If you were to travel back in time 80,000 years to the Middle Pleistocene period, and take a stroll around the island of Flores, in Indonesia, you would find a scene you might previously have thought could only occur in The Lord of the Rings: small hairy hominids walking around the grassy savannah-covered island. These small people stood about three feet tall, but were decidedly hairier and less clothed than Tolkien’s hobbits.
Remains of the small hominid, known as Homo floresiensis, were discovered on the island in 2003, but the details of its evolution and how it came to be so small have been a matter of much debate ever since.
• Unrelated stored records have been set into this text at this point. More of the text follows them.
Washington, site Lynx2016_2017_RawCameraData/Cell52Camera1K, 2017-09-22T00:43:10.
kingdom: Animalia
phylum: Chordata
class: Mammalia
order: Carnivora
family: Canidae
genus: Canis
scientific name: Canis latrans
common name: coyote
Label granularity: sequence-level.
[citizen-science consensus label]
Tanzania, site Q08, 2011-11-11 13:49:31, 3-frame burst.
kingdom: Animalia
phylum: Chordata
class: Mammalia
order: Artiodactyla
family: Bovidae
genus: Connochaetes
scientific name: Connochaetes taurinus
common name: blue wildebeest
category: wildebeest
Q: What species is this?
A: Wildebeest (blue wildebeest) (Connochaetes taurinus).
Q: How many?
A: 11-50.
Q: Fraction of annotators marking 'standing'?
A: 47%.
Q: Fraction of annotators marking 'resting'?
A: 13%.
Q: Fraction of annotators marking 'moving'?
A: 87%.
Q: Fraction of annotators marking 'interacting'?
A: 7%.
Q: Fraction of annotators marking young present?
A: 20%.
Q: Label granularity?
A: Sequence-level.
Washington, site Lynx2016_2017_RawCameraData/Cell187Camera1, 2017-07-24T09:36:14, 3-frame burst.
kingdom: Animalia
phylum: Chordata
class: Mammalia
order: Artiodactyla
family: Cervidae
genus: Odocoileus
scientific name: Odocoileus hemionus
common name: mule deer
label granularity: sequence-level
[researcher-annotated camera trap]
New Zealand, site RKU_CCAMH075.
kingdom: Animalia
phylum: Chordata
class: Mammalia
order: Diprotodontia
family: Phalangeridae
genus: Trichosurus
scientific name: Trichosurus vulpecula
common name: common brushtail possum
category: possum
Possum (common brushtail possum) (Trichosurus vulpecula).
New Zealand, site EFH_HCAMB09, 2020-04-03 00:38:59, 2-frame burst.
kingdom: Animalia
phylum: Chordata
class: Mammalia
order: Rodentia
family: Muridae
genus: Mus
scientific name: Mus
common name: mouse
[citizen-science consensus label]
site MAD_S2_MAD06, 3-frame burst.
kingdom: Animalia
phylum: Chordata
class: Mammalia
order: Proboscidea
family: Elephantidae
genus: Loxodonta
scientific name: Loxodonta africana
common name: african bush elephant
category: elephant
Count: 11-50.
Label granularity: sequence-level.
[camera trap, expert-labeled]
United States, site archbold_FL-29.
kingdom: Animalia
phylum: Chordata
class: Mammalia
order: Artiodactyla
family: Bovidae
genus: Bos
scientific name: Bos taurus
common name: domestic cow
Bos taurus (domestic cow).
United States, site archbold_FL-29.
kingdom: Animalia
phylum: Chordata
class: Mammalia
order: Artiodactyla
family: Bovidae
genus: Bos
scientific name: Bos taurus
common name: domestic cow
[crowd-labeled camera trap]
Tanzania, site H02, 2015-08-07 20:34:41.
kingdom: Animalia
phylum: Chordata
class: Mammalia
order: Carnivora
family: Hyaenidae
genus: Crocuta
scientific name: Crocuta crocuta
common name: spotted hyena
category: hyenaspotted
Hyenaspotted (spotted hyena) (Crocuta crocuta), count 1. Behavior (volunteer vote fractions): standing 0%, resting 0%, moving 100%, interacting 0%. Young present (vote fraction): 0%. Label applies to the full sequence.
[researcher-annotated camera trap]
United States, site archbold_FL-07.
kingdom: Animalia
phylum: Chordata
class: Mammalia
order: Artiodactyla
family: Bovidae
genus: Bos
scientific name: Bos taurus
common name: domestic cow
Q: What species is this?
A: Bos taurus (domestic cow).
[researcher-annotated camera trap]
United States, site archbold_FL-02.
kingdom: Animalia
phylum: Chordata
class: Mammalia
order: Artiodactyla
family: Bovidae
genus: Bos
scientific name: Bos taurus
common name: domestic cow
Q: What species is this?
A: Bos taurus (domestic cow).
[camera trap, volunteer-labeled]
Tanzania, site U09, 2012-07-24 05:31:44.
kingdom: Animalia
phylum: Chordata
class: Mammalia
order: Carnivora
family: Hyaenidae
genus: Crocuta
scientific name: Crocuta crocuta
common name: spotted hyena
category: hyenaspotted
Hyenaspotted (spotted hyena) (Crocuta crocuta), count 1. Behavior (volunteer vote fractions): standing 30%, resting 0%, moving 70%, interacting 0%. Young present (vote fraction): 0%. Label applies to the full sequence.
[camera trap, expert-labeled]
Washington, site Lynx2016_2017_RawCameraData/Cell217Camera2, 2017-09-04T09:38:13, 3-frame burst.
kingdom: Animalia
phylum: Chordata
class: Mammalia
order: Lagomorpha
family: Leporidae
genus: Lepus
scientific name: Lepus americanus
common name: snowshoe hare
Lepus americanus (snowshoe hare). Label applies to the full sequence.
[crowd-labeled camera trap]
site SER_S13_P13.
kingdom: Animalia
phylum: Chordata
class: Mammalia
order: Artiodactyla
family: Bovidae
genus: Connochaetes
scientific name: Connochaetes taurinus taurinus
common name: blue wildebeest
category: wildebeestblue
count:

This evolutionary enigma could finally be cracked open, however. New fossils found on the island of Flores have revealed the existence of another small hominid that suggests the Flores hobbits evolved from Homo erectus, our most recent ancestor. The findings are published in two papers in Nature.
As remarkable as H. floresiensis is, questions have plagued paleoanthropologists since its discovery in Liang Bua Cave in 2003. The biggest of these questions were: How did it get so small? And how did it get to Flores? Up until now, the two prevailing theories to these questions were that the hobbits evolved from an isolated population of humans’ most recent ancestor, Homo erectus, who was also known to be in Southeast Asia and Java by a million years ago, or that H. floresiensis came from a population of an older, more distant hominid like Homo habilis or Australopithecus. The problem with this second theory, as archaeologist Gerrit van den Bergh of Wollongong University in Australia pointed out in a Nature podcast, is that “No H. habilis or Australopithecus has ever been found outside of Africa,” and such a connection would exhibit a hitherto undocumented migration of these species out of Africa by 2 million years ago, which is unlikely.
Van den Bergh and fellow archaeologist Adam Brumm, lead authors of the two papers, unearthed a fragment of jaw and six teeth belonging to three different individuals from the soil layers of Mata Menge, an area about 70km east of Liang Bua, where the original H. floresiensis fossils were discovered in 2003. These hominin remains very much resemble those of the Flores hobbits, but are 700,000 years old, much older than when H. floresiensis was romping around the island, which was about 100,000 years ago. “It was totally unexpected,” reflected van den Bergh in the *Nature *podcast. “The layers we were digging in were 600,000 years older than H. floresiensis.”
Perhaps an even greater discovery, however, is that the teeth of these new unnamed hominins partially resembles those of the much larger Homo erectus, who had reached Indonesia by about a million years ago. “The morphology of the teeth are more or less intermediate between those of H. floresiensis and those of H. erectus,” explained van den Bergh, adding “so we can now say with reasonable certainty that H. floresiensis was derived from H. erectus.”
So how did H. erectus turn into a hobbit? Well, isolated populations on islands have been known to do strange things, evolutionarily speaking, and dwarfism has occurred in island populations of other vertebrates as well. It’s believed that a population of H. erectus landed on Flores, and experienced a period of rapid dwarfism that eventually shaped it into an entirely new species: H. floresiensis. While the new fossils indicate that this likely happened, they also suggest that it happened at an astonishingly rapid pace. “It’s quite surprising that it happened so fast,” said van den Bergh. “Because we know that humans were present on Flores over a million years ago and then 300,000 years later (the date to which these new fossils are matched), they were already small.”
This is the only known occurrence of this type of evolutionary dwarfism to have happened in primates. And though this type of human evolution couldn’t occur again in this ever crowded and highly globalized world, it is a remarkable reminder of the extraordinary power of evolution by natural selection that is constantly at play, even on us humans.